Scream

Scream ★★★★★

This review may contain spoilers. I can handle the truth.

This review may contain spoilers.

True story: I once watched Scream at Wes Craven’s house on the 4th of July and then a fucking tarantula showed up outside while we were in the pool and scared us all nearly to death. It is very fitting that the only time I’ve ever encountered a tarantula in the wild (in Los Angeles!! who knew??) is at the home of one of modern horror’s godfathers.


A few stray thoughts on a rewatch:

- People are talking about how Scream 6 gets into our cultural obsession with true crime, as if this is a new direction for the series — but the original Scream did that much more thoroughly already. One of the most brilliant, underrated moves of the original is how it put a slasher movie plot inside a true crime story, one that felt very familiar from 90s tabloid journalism. It automatically makes the slasher plot feel more plausible and rooted in a recognizable reality. Our obsession with true crime in the 90s often revolved around a woman involved with a man she shouldn’t have been, a real-life reflection of the sex = death horror trope Scream calls out. (All kinds of murders take place, but the ones that become huge stories tended to involve "innocent" women or young girls, reminiscent of how horror centers virginal women.) As a bonus, this gave us a good reason why Sidney is the final girl — she’s already confronted horror before she ever meets Ghostface, and she's smart about her safety even before she is first attacked.

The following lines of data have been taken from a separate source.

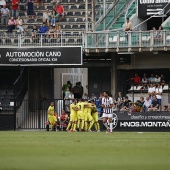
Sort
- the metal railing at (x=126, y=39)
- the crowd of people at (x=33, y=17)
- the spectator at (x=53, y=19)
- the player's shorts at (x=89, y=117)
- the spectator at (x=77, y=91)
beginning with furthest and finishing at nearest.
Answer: the spectator at (x=53, y=19), the spectator at (x=77, y=91), the crowd of people at (x=33, y=17), the metal railing at (x=126, y=39), the player's shorts at (x=89, y=117)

- Amongst other things largely missing from later films in the series that make this one feel a tad more real is the undercurrent of misogyny that drives the killers. They attack current and ex-girlfriends, and their first kill is the woman who broke up the Loomis’ marriage (never mind that Billy’s dad would be equally responsible — the woman always gets the blame). This, again, feels much more believable than the motives for later killers in the series.

- Later Scream movies haven’t given us a very specific sense of what kind of place Woodsboro is. The scene set at Sidney’s house, with killer views of a lush, wide open, very isolated landscape, does so much to establish Woodsboro as feeling like a rich mid-California wine country town. I wish the later films had done more to make Woodsboro feel like a real, specific place. But the sequel settings are increasingly detached from reality.

- Craven & co. had no way of knowing that Ghostface would become a pop icon. In fact, famously the mask was found by happenstance, a Halloween mask originally called the Peanut-Eyed Ghost, and in the first film, christened Father Death rather than Ghostface. So it’s kind of brilliant that even in this original film, Woodsboro teens become obsessed with the Ghostface mask and start dressing up and scaring people long before Stab makes it widely known. That sense that people (mostly teens) are obsessed with the Ghostface mask, and want to emulate and become Ghostface themselves, is hugely important to the series, because we need to buy that 14 people (and counting!) would take on the role to terrorize Sidney and friends over the years. If that idea weren’t planted in the original, I’m not sure if the sequels would make as much sense.

- Another idea pops up here that becomes more important later in the series — teens being desensitized to violence. There’s a lot of this in Tatum’s jaded reactions, and elsewhere, but the main moment is when all the teens rush to go look at Himbry’s body and only Randy is actually horrified by the news that he’s been brutally murdered. The series is always at its best when it remembers to be horrified by death, and at its worst when it is too glib about it. The moment with Randy is perfect because, as much as he is a horror obsessive, he still reacts to horror with horror, which is why we're rooting for him and why he becomes an essential part of the series. Sidney has similar moments, here and in Scream 2. It should be simple, but later sequels haven't been great at establishing that the characters care about anything but themselves, thus we don't care about them as much as we care about the "core 4" from the original.